■ EXERCISE DESCRIPTION ■
Bring together every line in the data that includes "site".

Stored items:
━━━━━━━━━━

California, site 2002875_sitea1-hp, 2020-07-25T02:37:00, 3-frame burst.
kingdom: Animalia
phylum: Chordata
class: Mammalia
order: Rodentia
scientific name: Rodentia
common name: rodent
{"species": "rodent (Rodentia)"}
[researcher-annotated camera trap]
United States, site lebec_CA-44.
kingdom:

━━━━━━━━━━

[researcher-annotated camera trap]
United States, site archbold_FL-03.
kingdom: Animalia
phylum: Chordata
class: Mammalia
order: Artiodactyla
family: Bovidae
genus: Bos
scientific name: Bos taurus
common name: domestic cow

━━━━━━━━━━

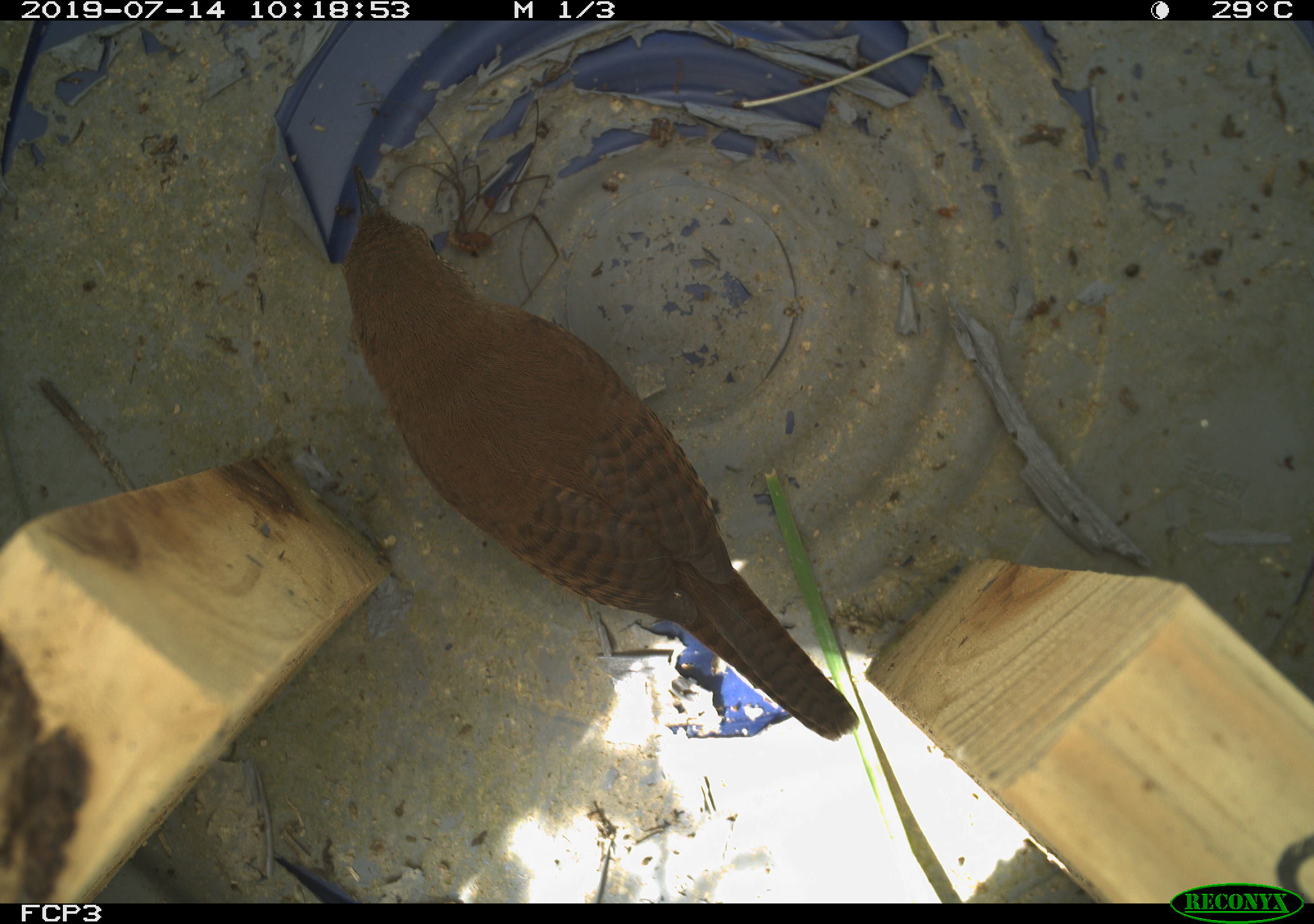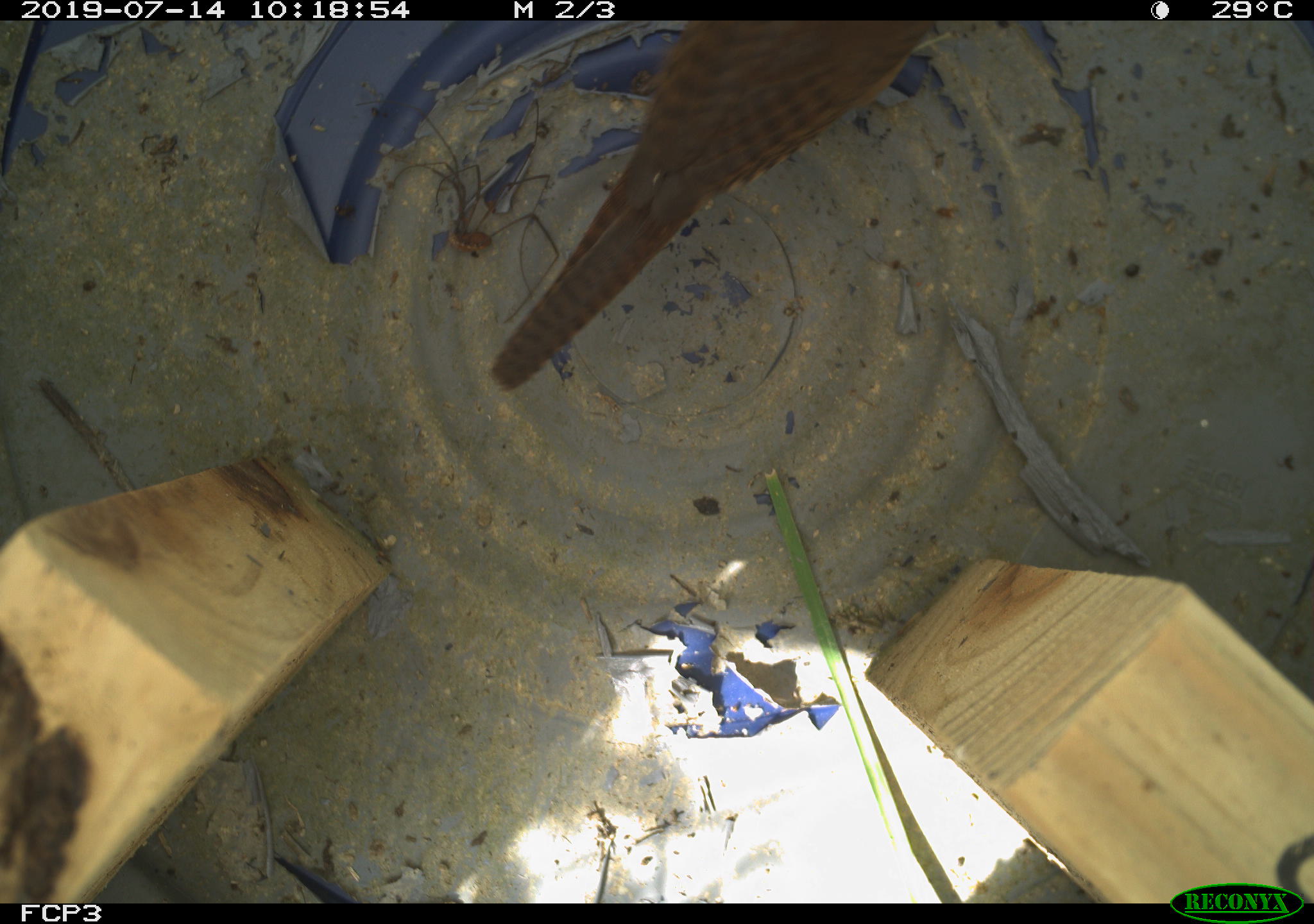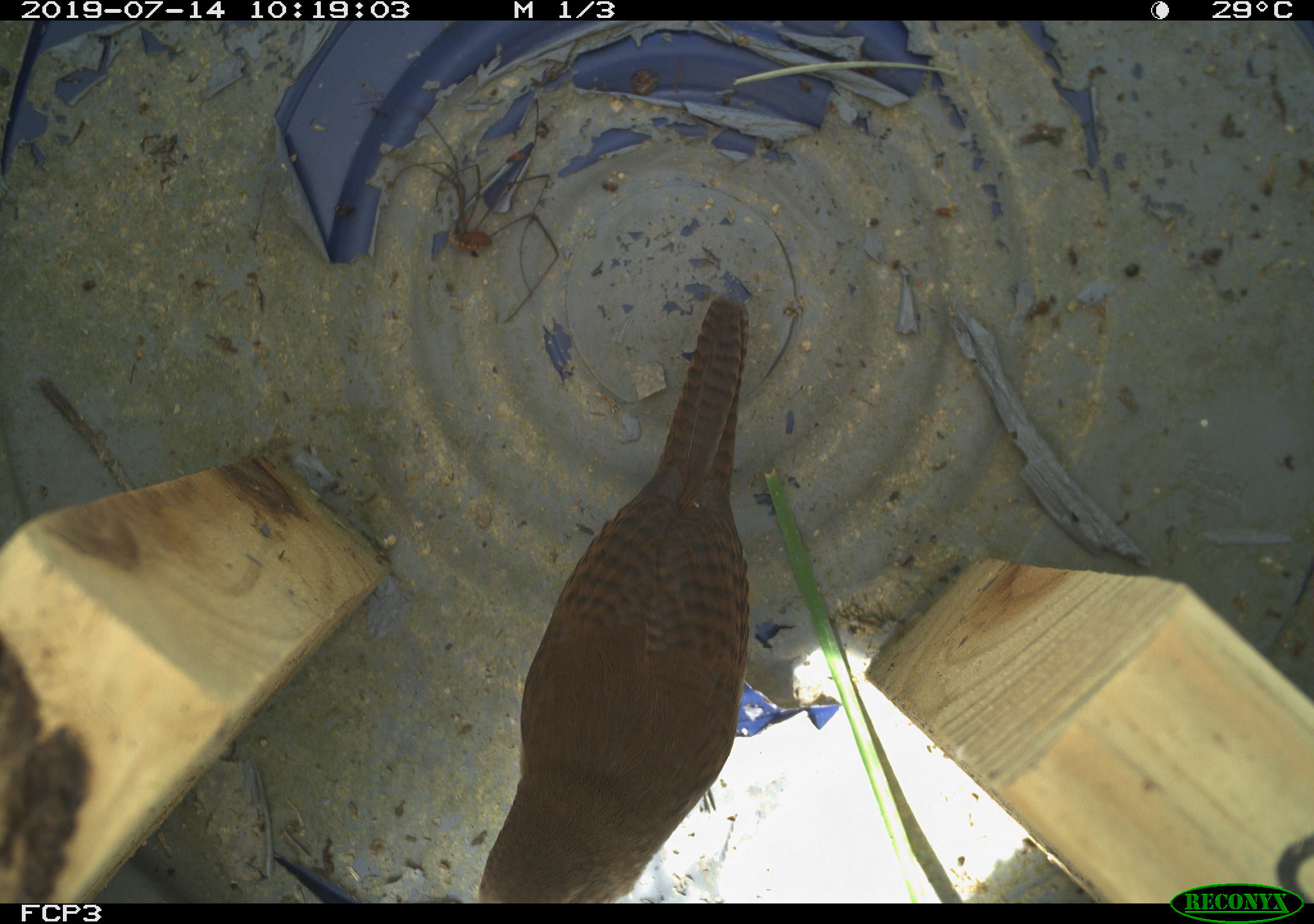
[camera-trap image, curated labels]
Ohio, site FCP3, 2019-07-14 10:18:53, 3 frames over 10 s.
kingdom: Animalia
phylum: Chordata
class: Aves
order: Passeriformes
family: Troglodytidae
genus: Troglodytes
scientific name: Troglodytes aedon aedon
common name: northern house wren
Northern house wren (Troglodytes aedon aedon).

━━━━━━━━━━

■ TASK ANSWER ■
California, site 2002875_sitea1-hp, 2020-07-25T02:37:00, 3-frame burst.
United States, site lebec_CA-44.
United States, site archbold_FL-03.
Ohio, site FCP3, 2019-07-14 10:18:53, 3 frames over 10 s.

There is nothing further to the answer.